→ What you should do:
From the first line to the last, repeat the data exactly but leave out the pictures.

▬▬▬▬▬▬▬▬▬▬

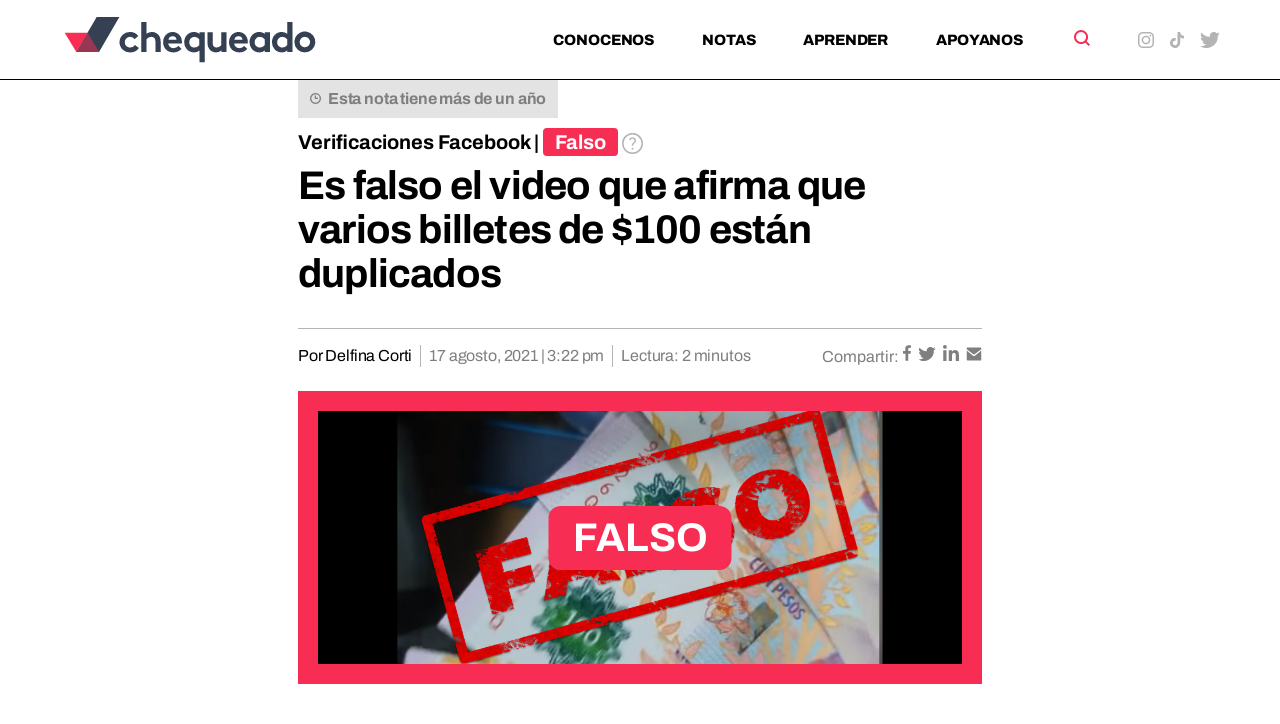

--- FILE ---
content_type: image/svg+xml
request_url: https://chequeado.com/wp-content/themes/chequeado/assets/src/sprite-images/instagram.svg
body_size: 214
content:
<svg xmlns="http://www.w3.org/2000/svg" width="16" height="15.978" viewBox="0 0 16 15.978">
    <path fill="currentColor"
          d="M149.632,175.422c2.126,0,2.382,0,3.221.047a4.319,4.319,0,0,1,1.481.274,2.649,2.649,0,0,1,1.511,1.511,4.36,4.36,0,0,1,.275,1.481c.039.842.047,1.1.047,3.223s0,2.382-.047,3.221a4.343,4.343,0,0,1-.275,1.48,2.649,2.649,0,0,1-1.511,1.51,4.32,4.32,0,0,1-1.481.275c-.842.041-1.091.048-3.221.048s-2.383,0-3.223-.048a4.32,4.32,0,0,1-1.481-.275,2.645,2.645,0,0,1-1.493-1.513,4.325,4.325,0,0,1-.275-1.481c-.039-.842-.047-1.1-.047-3.223s0-2.381.047-3.221a4.313,4.313,0,0,1,.275-1.48,2.65,2.65,0,0,1,1.493-1.495,4.319,4.319,0,0,1,1.481-.274c.842-.041,1.1-.048,3.223-.048m0-1.437c-2.164,0-2.435,0-3.287.048a5.85,5.85,0,0,0-1.936.371,4.051,4.051,0,0,0-2.345,2.345,5.863,5.863,0,0,0-.372,1.936c-.037.851-.047,1.122-.047,3.287s0,2.435.047,3.287a5.892,5.892,0,0,0,.4,1.906,4.055,4.055,0,0,0,2.345,2.345,5.85,5.85,0,0,0,1.936.371c.851.037,1.122.048,3.287.048s2.434,0,3.285-.048a5.85,5.85,0,0,0,1.936-.371,4.054,4.054,0,0,0,2.345-2.345,5.856,5.856,0,0,0,.371-1.936c.037-.851.047-1.122.047-3.287s0-2.435-.047-3.287a5.856,5.856,0,0,0-.371-1.936,4.055,4.055,0,0,0-2.345-2.345,5.827,5.827,0,0,0-1.931-.376c-.851-.037-1.122-.048-3.287-.048Z"
          transform="translate(-141.645 -173.963)"/>
    <path fill="currentColor" d="M149.2,177.134a4.39,4.39,0,1,0,4.392,4.39h0A4.39,4.39,0,0,0,149.2,177.134Zm0,7.238a2.849,2.849,0,1,1,2.849-2.849h0a2.848,2.848,0,0,1-2.849,2.849Z"
          transform="translate(-141.216 -173.534)"/>
    <circle fill="currentColor" cx="0.885" cy="0.885" r="0.885" transform="translate(11.4 2.807)"/>
</svg>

▬▬▬▬▬▬▬▬▬▬

→ Solution to the exercise:
--- FILE ---
content_type: image/svg+xml
request_url: https://chequeado.com/wp-content/themes/chequeado/assets/src/sprite-images/instagram.svg
body_size: 214
content:
<svg xmlns="http://www.w3.org/2000/svg" width="16" height="15.978" viewBox="0 0 16 15.978">
    <path fill="currentColor"
          d="M149.632,175.422c2.126,0,2.382,0,3.221.047a4.319,4.319,0,0,1,1.481.274,2.649,2.649,0,0,1,1.511,1.511,4.36,4.36,0,0,1,.275,1.481c.039.842.047,1.1.047,3.223s0,2.382-.047,3.221a4.343,4.343,0,0,1-.275,1.48,2.649,2.649,0,0,1-1.511,1.51,4.32,4.32,0,0,1-1.481.275c-.842.041-1.091.048-3.221.048s-2.383,0-3.223-.048a4.32,4.32,0,0,1-1.481-.275,2.645,2.645,0,0,1-1.493-1.513,4.325,4.325,0,0,1-.275-1.481c-.039-.842-.047-1.1-.047-3.223s0-2.381.047-3.221a4.313,4.313,0,0,1,.275-1.48,2.65,2.65,0,0,1,1.493-1.495,4.319,4.319,0,0,1,1.481-.274c.842-.041,1.1-.048,3.223-.048m0-1.437c-2.164,0-2.435,0-3.287.048a5.85,5.85,0,0,0-1.936.371,4.051,4.051,0,0,0-2.345,2.345,5.863,5.863,0,0,0-.372,1.936c-.037.851-.047,1.122-.047,3.287s0,2.435.047,3.287a5.892,5.892,0,0,0,.4,1.906,4.055,4.055,0,0,0,2.345,2.345,5.85,5.85,0,0,0,1.936.371c.851.037,1.122.048,3.287.048s2.434,0,3.285-.048a5.85,5.85,0,0,0,1.936-.371,4.054,4.054,0,0,0,2.345-2.345,5.856,5.856,0,0,0,.371-1.936c.037-.851.047-1.122.047-3.287s0-2.435-.047-3.287a5.856,5.856,0,0,0-.371-1.936,4.055,4.055,0,0,0-2.345-2.345,5.827,5.827,0,0,0-1.931-.376c-.851-.037-1.122-.048-3.287-.048Z"
          transform="translate(-141.645 -173.963)"/>
    <path fill="currentColor" d="M149.2,177.134a4.39,4.39,0,1,0,4.392,4.39h0A4.39,4.39,0,0,0,149.2,177.134Zm0,7.238a2.849,2.849,0,1,1,2.849-2.849h0a2.848,2.848,0,0,1-2.849,2.849Z"
          transform="translate(-141.216 -173.534)"/>
    <circle fill="currentColor" cx="0.885" cy="0.885" r="0.885" transform="translate(11.4 2.807)"/>
</svg>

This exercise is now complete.